They're All Gonna Laugh at You! is the debut album by American actor and comedian Adam Sandler, released in 1993. The title comes from a repeated line in the track "Oh Mom...", which is itself a parody of a scene in the film Carrie. Several of the tracks on the album feature very adult humor, a departure from the material in his films, which are generally rated PG or PG-13. This is a trend that would continue on his subsequent comedy albums and live tours.

In late 2022, the song "At a Medium Pace" received mild internet attention on sites such as TikTok and YouTube, due to a sped-up version of the song sounding like a member of Alvin and the Chipmunks.

Production
At the time of the recording, Adam Sandler was in the middle of his five-season career at Saturday Night Live and much of this album was made with the help of his friends from the show. Besides Sandler, the album features fellow SNL performers Rob Schneider, David Spade, Chris Farley, and Tim Meadows, as well as SNL writers Conan O'Brien, Robert Smigel, and career writing partner Tim Herlihy. The album was also produced by G.E. Smith, SNL's musical director at the time. Several friends of Sandler's also perform and co-write on the album, some of whom would go on to become recurring players in Sandler's films, most notably Allen Covert.

In addition to several non-musical skits, the album includes five songs, two of which were performed live (and previously were performed on SNL: "The Thanksgiving Song" and "Lunchlady Land") at The Strand in Redondo Beach, California on July 25, 1993., while "Food Innuendo Guy" is an uptempo George Thorogood meets Aerosmith-influenced blues rocker, "At a Medium Pace" is a sexually explicit love song, and "My Little Chicken" is a jazzy humorous number, in which Sandler sings about his love for chickens.

Reception

The album was nominated for Best Comedy Album at the 37th Annual Grammy Awards. It has been certified 2× platinum, having sold over two million copies.

As of 2014, sales in the United States have exceeded 1,831,000 copies, according to Nielsen SoundScan.

Track listing
All written by Adam Sandler, unless otherwise noted.

----------------

*Problem to work on*:
According to the text on Adam Sandler's debut album, who produced the album?

----------------

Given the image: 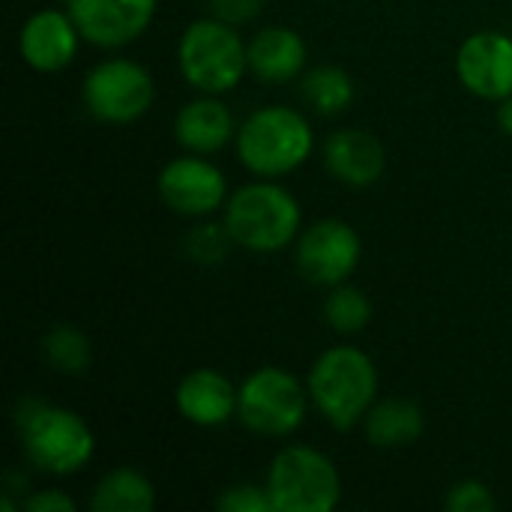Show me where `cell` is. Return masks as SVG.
<instances>
[{"instance_id": "24", "label": "cell", "mask_w": 512, "mask_h": 512, "mask_svg": "<svg viewBox=\"0 0 512 512\" xmlns=\"http://www.w3.org/2000/svg\"><path fill=\"white\" fill-rule=\"evenodd\" d=\"M216 510L273 512V501H270L267 486H258V483H237V486H228V489L216 498Z\"/></svg>"}, {"instance_id": "22", "label": "cell", "mask_w": 512, "mask_h": 512, "mask_svg": "<svg viewBox=\"0 0 512 512\" xmlns=\"http://www.w3.org/2000/svg\"><path fill=\"white\" fill-rule=\"evenodd\" d=\"M324 321L330 324V330H336L342 336L363 333L372 321V303L360 288L342 282V285L330 288V294L324 300Z\"/></svg>"}, {"instance_id": "8", "label": "cell", "mask_w": 512, "mask_h": 512, "mask_svg": "<svg viewBox=\"0 0 512 512\" xmlns=\"http://www.w3.org/2000/svg\"><path fill=\"white\" fill-rule=\"evenodd\" d=\"M156 99V84L150 69L129 57H108L96 63L81 84V102L99 123H135Z\"/></svg>"}, {"instance_id": "2", "label": "cell", "mask_w": 512, "mask_h": 512, "mask_svg": "<svg viewBox=\"0 0 512 512\" xmlns=\"http://www.w3.org/2000/svg\"><path fill=\"white\" fill-rule=\"evenodd\" d=\"M312 408L339 432L366 420L378 396V369L372 357L354 345L327 348L306 378Z\"/></svg>"}, {"instance_id": "19", "label": "cell", "mask_w": 512, "mask_h": 512, "mask_svg": "<svg viewBox=\"0 0 512 512\" xmlns=\"http://www.w3.org/2000/svg\"><path fill=\"white\" fill-rule=\"evenodd\" d=\"M156 489L150 477L135 468H114L108 471L90 495L93 512H153Z\"/></svg>"}, {"instance_id": "7", "label": "cell", "mask_w": 512, "mask_h": 512, "mask_svg": "<svg viewBox=\"0 0 512 512\" xmlns=\"http://www.w3.org/2000/svg\"><path fill=\"white\" fill-rule=\"evenodd\" d=\"M309 402V387H303L291 372L264 366L240 384L237 420L255 435L288 438L303 426Z\"/></svg>"}, {"instance_id": "26", "label": "cell", "mask_w": 512, "mask_h": 512, "mask_svg": "<svg viewBox=\"0 0 512 512\" xmlns=\"http://www.w3.org/2000/svg\"><path fill=\"white\" fill-rule=\"evenodd\" d=\"M267 0H207V9L213 18L225 21V24H246L252 18L261 15Z\"/></svg>"}, {"instance_id": "14", "label": "cell", "mask_w": 512, "mask_h": 512, "mask_svg": "<svg viewBox=\"0 0 512 512\" xmlns=\"http://www.w3.org/2000/svg\"><path fill=\"white\" fill-rule=\"evenodd\" d=\"M324 165L339 183L351 189H369L384 177L387 150L366 129H336L324 141Z\"/></svg>"}, {"instance_id": "23", "label": "cell", "mask_w": 512, "mask_h": 512, "mask_svg": "<svg viewBox=\"0 0 512 512\" xmlns=\"http://www.w3.org/2000/svg\"><path fill=\"white\" fill-rule=\"evenodd\" d=\"M186 255L198 264H219L234 246L225 222H201L186 234Z\"/></svg>"}, {"instance_id": "13", "label": "cell", "mask_w": 512, "mask_h": 512, "mask_svg": "<svg viewBox=\"0 0 512 512\" xmlns=\"http://www.w3.org/2000/svg\"><path fill=\"white\" fill-rule=\"evenodd\" d=\"M81 33L66 9L33 12L18 33V54L36 72H60L78 54Z\"/></svg>"}, {"instance_id": "1", "label": "cell", "mask_w": 512, "mask_h": 512, "mask_svg": "<svg viewBox=\"0 0 512 512\" xmlns=\"http://www.w3.org/2000/svg\"><path fill=\"white\" fill-rule=\"evenodd\" d=\"M222 222L234 246L255 255H276L288 249L303 225V210L294 192L261 177L228 195Z\"/></svg>"}, {"instance_id": "16", "label": "cell", "mask_w": 512, "mask_h": 512, "mask_svg": "<svg viewBox=\"0 0 512 512\" xmlns=\"http://www.w3.org/2000/svg\"><path fill=\"white\" fill-rule=\"evenodd\" d=\"M246 54H249V72L264 84H285L300 78L309 60L306 39L285 24L261 27L246 42Z\"/></svg>"}, {"instance_id": "25", "label": "cell", "mask_w": 512, "mask_h": 512, "mask_svg": "<svg viewBox=\"0 0 512 512\" xmlns=\"http://www.w3.org/2000/svg\"><path fill=\"white\" fill-rule=\"evenodd\" d=\"M447 512H495L498 501L492 495V489L480 480H462L456 483L447 498H444Z\"/></svg>"}, {"instance_id": "9", "label": "cell", "mask_w": 512, "mask_h": 512, "mask_svg": "<svg viewBox=\"0 0 512 512\" xmlns=\"http://www.w3.org/2000/svg\"><path fill=\"white\" fill-rule=\"evenodd\" d=\"M297 270L306 282L336 288L354 276L363 258V240L345 219H321L297 237Z\"/></svg>"}, {"instance_id": "15", "label": "cell", "mask_w": 512, "mask_h": 512, "mask_svg": "<svg viewBox=\"0 0 512 512\" xmlns=\"http://www.w3.org/2000/svg\"><path fill=\"white\" fill-rule=\"evenodd\" d=\"M174 402L180 417L192 426L219 429L237 417L240 387H234L231 378H225L216 369H195L177 384Z\"/></svg>"}, {"instance_id": "3", "label": "cell", "mask_w": 512, "mask_h": 512, "mask_svg": "<svg viewBox=\"0 0 512 512\" xmlns=\"http://www.w3.org/2000/svg\"><path fill=\"white\" fill-rule=\"evenodd\" d=\"M15 426L27 462L45 474H78L90 465L96 453L93 429L69 408L45 405L39 399H21L15 411Z\"/></svg>"}, {"instance_id": "17", "label": "cell", "mask_w": 512, "mask_h": 512, "mask_svg": "<svg viewBox=\"0 0 512 512\" xmlns=\"http://www.w3.org/2000/svg\"><path fill=\"white\" fill-rule=\"evenodd\" d=\"M237 129L240 126H237L231 108L213 93H201L198 99L186 102L174 117L177 144L186 153H201V156L222 150L228 141L237 138Z\"/></svg>"}, {"instance_id": "12", "label": "cell", "mask_w": 512, "mask_h": 512, "mask_svg": "<svg viewBox=\"0 0 512 512\" xmlns=\"http://www.w3.org/2000/svg\"><path fill=\"white\" fill-rule=\"evenodd\" d=\"M456 75L477 99L504 102L512 96V36L501 30L471 33L459 45Z\"/></svg>"}, {"instance_id": "4", "label": "cell", "mask_w": 512, "mask_h": 512, "mask_svg": "<svg viewBox=\"0 0 512 512\" xmlns=\"http://www.w3.org/2000/svg\"><path fill=\"white\" fill-rule=\"evenodd\" d=\"M237 159L255 177H285L297 171L315 147L309 120L288 105H264L237 129Z\"/></svg>"}, {"instance_id": "28", "label": "cell", "mask_w": 512, "mask_h": 512, "mask_svg": "<svg viewBox=\"0 0 512 512\" xmlns=\"http://www.w3.org/2000/svg\"><path fill=\"white\" fill-rule=\"evenodd\" d=\"M495 120H498V126H501L507 135H512V96H507L504 102H498Z\"/></svg>"}, {"instance_id": "11", "label": "cell", "mask_w": 512, "mask_h": 512, "mask_svg": "<svg viewBox=\"0 0 512 512\" xmlns=\"http://www.w3.org/2000/svg\"><path fill=\"white\" fill-rule=\"evenodd\" d=\"M159 0H66L84 42L96 48H123L153 21Z\"/></svg>"}, {"instance_id": "10", "label": "cell", "mask_w": 512, "mask_h": 512, "mask_svg": "<svg viewBox=\"0 0 512 512\" xmlns=\"http://www.w3.org/2000/svg\"><path fill=\"white\" fill-rule=\"evenodd\" d=\"M159 198L168 210L180 216H210L228 201L225 174L201 153H186L171 159L156 177Z\"/></svg>"}, {"instance_id": "6", "label": "cell", "mask_w": 512, "mask_h": 512, "mask_svg": "<svg viewBox=\"0 0 512 512\" xmlns=\"http://www.w3.org/2000/svg\"><path fill=\"white\" fill-rule=\"evenodd\" d=\"M273 512H330L342 501V474L315 447L294 444L276 453L264 480Z\"/></svg>"}, {"instance_id": "21", "label": "cell", "mask_w": 512, "mask_h": 512, "mask_svg": "<svg viewBox=\"0 0 512 512\" xmlns=\"http://www.w3.org/2000/svg\"><path fill=\"white\" fill-rule=\"evenodd\" d=\"M303 99L324 117H336L348 111V105L357 96L354 78L342 66H315L303 72Z\"/></svg>"}, {"instance_id": "18", "label": "cell", "mask_w": 512, "mask_h": 512, "mask_svg": "<svg viewBox=\"0 0 512 512\" xmlns=\"http://www.w3.org/2000/svg\"><path fill=\"white\" fill-rule=\"evenodd\" d=\"M363 429H366V441L372 447L399 450V447L420 441V435L426 432V417H423L420 405H414L408 399H384L369 408Z\"/></svg>"}, {"instance_id": "20", "label": "cell", "mask_w": 512, "mask_h": 512, "mask_svg": "<svg viewBox=\"0 0 512 512\" xmlns=\"http://www.w3.org/2000/svg\"><path fill=\"white\" fill-rule=\"evenodd\" d=\"M39 354L57 375H69V378L84 375L90 369V363H93L90 339L72 324H54L39 339Z\"/></svg>"}, {"instance_id": "5", "label": "cell", "mask_w": 512, "mask_h": 512, "mask_svg": "<svg viewBox=\"0 0 512 512\" xmlns=\"http://www.w3.org/2000/svg\"><path fill=\"white\" fill-rule=\"evenodd\" d=\"M177 66L189 87L198 93L222 96L234 90L249 72L246 42L234 24L219 18H198L186 24L177 42Z\"/></svg>"}, {"instance_id": "27", "label": "cell", "mask_w": 512, "mask_h": 512, "mask_svg": "<svg viewBox=\"0 0 512 512\" xmlns=\"http://www.w3.org/2000/svg\"><path fill=\"white\" fill-rule=\"evenodd\" d=\"M21 507H24L27 512H75L78 510L75 498H72V495H66V492H60V489H39V492L27 495Z\"/></svg>"}]
</instances>
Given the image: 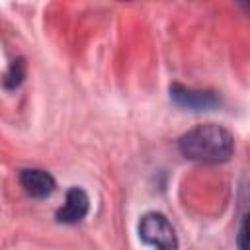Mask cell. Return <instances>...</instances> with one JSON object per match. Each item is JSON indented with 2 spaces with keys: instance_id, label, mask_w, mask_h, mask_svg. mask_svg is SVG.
I'll return each mask as SVG.
<instances>
[{
  "instance_id": "obj_4",
  "label": "cell",
  "mask_w": 250,
  "mask_h": 250,
  "mask_svg": "<svg viewBox=\"0 0 250 250\" xmlns=\"http://www.w3.org/2000/svg\"><path fill=\"white\" fill-rule=\"evenodd\" d=\"M90 211V197L82 188L72 186L66 191L64 205L55 213V219L62 225H76L80 223Z\"/></svg>"
},
{
  "instance_id": "obj_7",
  "label": "cell",
  "mask_w": 250,
  "mask_h": 250,
  "mask_svg": "<svg viewBox=\"0 0 250 250\" xmlns=\"http://www.w3.org/2000/svg\"><path fill=\"white\" fill-rule=\"evenodd\" d=\"M236 244H238V250H250V211L244 215V219L240 223Z\"/></svg>"
},
{
  "instance_id": "obj_6",
  "label": "cell",
  "mask_w": 250,
  "mask_h": 250,
  "mask_svg": "<svg viewBox=\"0 0 250 250\" xmlns=\"http://www.w3.org/2000/svg\"><path fill=\"white\" fill-rule=\"evenodd\" d=\"M25 72H27V66H25V61L21 57L14 59L4 74V88L6 90H16L18 86H21L23 78H25Z\"/></svg>"
},
{
  "instance_id": "obj_3",
  "label": "cell",
  "mask_w": 250,
  "mask_h": 250,
  "mask_svg": "<svg viewBox=\"0 0 250 250\" xmlns=\"http://www.w3.org/2000/svg\"><path fill=\"white\" fill-rule=\"evenodd\" d=\"M170 98L176 105L184 107V109H193V111H203V109H211L217 107L221 104V98L217 92L213 90H195V88H188L182 84H172L170 86Z\"/></svg>"
},
{
  "instance_id": "obj_2",
  "label": "cell",
  "mask_w": 250,
  "mask_h": 250,
  "mask_svg": "<svg viewBox=\"0 0 250 250\" xmlns=\"http://www.w3.org/2000/svg\"><path fill=\"white\" fill-rule=\"evenodd\" d=\"M139 238L156 250H178V236L172 223L156 211L145 213L141 217Z\"/></svg>"
},
{
  "instance_id": "obj_1",
  "label": "cell",
  "mask_w": 250,
  "mask_h": 250,
  "mask_svg": "<svg viewBox=\"0 0 250 250\" xmlns=\"http://www.w3.org/2000/svg\"><path fill=\"white\" fill-rule=\"evenodd\" d=\"M178 148L188 160L203 164H221L232 156L234 137L223 125L201 123L180 137Z\"/></svg>"
},
{
  "instance_id": "obj_5",
  "label": "cell",
  "mask_w": 250,
  "mask_h": 250,
  "mask_svg": "<svg viewBox=\"0 0 250 250\" xmlns=\"http://www.w3.org/2000/svg\"><path fill=\"white\" fill-rule=\"evenodd\" d=\"M20 184H21L23 191L27 195H31L33 199H45L57 188L55 178L47 170H41V168H25V170H21L20 172Z\"/></svg>"
}]
</instances>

----------------

*Full answer*:
G.E. Smith, who was then the musical director of Saturday Night Live.